- **TASK PROMPT**:
Retype, without any changes, the part of the records that opens with the line containing "By looking at" and runs through the end of the records, including both ends.

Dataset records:
┌──

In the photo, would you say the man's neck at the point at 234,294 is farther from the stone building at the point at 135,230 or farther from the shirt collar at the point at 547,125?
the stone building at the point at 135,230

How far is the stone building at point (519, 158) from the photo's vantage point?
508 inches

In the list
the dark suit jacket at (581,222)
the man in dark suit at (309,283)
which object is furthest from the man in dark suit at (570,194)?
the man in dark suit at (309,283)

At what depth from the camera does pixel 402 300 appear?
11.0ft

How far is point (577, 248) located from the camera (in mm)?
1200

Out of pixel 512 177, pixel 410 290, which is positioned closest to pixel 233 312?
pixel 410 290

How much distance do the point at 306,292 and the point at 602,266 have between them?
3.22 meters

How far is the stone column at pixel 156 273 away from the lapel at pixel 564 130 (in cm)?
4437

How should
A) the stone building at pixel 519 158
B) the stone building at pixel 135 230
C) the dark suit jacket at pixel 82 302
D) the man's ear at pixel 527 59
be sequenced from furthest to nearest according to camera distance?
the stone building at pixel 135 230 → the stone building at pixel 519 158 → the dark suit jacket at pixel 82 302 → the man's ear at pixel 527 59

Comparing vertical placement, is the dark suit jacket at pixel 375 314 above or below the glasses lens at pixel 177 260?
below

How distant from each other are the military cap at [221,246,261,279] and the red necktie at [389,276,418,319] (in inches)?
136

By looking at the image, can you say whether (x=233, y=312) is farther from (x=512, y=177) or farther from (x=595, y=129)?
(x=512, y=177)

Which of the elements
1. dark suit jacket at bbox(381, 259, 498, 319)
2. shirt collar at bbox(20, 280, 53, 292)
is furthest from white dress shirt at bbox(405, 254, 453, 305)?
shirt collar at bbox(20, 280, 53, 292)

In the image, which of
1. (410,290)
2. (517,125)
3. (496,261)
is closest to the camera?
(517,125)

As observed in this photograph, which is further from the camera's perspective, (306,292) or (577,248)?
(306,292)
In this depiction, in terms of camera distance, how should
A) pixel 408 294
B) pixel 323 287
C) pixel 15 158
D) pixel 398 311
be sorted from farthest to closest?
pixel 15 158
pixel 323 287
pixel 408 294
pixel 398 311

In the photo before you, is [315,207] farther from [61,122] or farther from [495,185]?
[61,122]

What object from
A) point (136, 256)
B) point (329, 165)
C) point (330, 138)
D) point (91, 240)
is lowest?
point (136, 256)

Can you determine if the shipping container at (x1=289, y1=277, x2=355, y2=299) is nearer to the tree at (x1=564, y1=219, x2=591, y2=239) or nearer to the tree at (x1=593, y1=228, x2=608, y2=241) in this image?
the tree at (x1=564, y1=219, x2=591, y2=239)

└──

- **SOLUTION TO THIS TASK**:
By looking at the image, can you say whether (x=233, y=312) is farther from (x=512, y=177) or farther from (x=595, y=129)?
(x=512, y=177)

Which of the elements
1. dark suit jacket at bbox(381, 259, 498, 319)
2. shirt collar at bbox(20, 280, 53, 292)
is furthest from white dress shirt at bbox(405, 254, 453, 305)?
shirt collar at bbox(20, 280, 53, 292)

In the image, which of
1. (410,290)
2. (517,125)
3. (496,261)
is closest to the camera?
(517,125)

As observed in this photograph, which is further from the camera's perspective, (306,292) or (577,248)?
(306,292)
In this depiction, in terms of camera distance, how should
A) pixel 408 294
B) pixel 323 287
C) pixel 15 158
D) pixel 398 311
be sorted from farthest to closest?
pixel 15 158
pixel 323 287
pixel 408 294
pixel 398 311

In the photo before you, is [315,207] farther from [61,122] or farther from [495,185]?
[61,122]

What object from
A) point (136, 256)
B) point (329, 165)
C) point (330, 138)
D) point (91, 240)
is lowest?
point (136, 256)

Can you determine if the shipping container at (x1=289, y1=277, x2=355, y2=299) is nearer to the tree at (x1=564, y1=219, x2=591, y2=239) or nearer to the tree at (x1=593, y1=228, x2=608, y2=241) in this image?
the tree at (x1=564, y1=219, x2=591, y2=239)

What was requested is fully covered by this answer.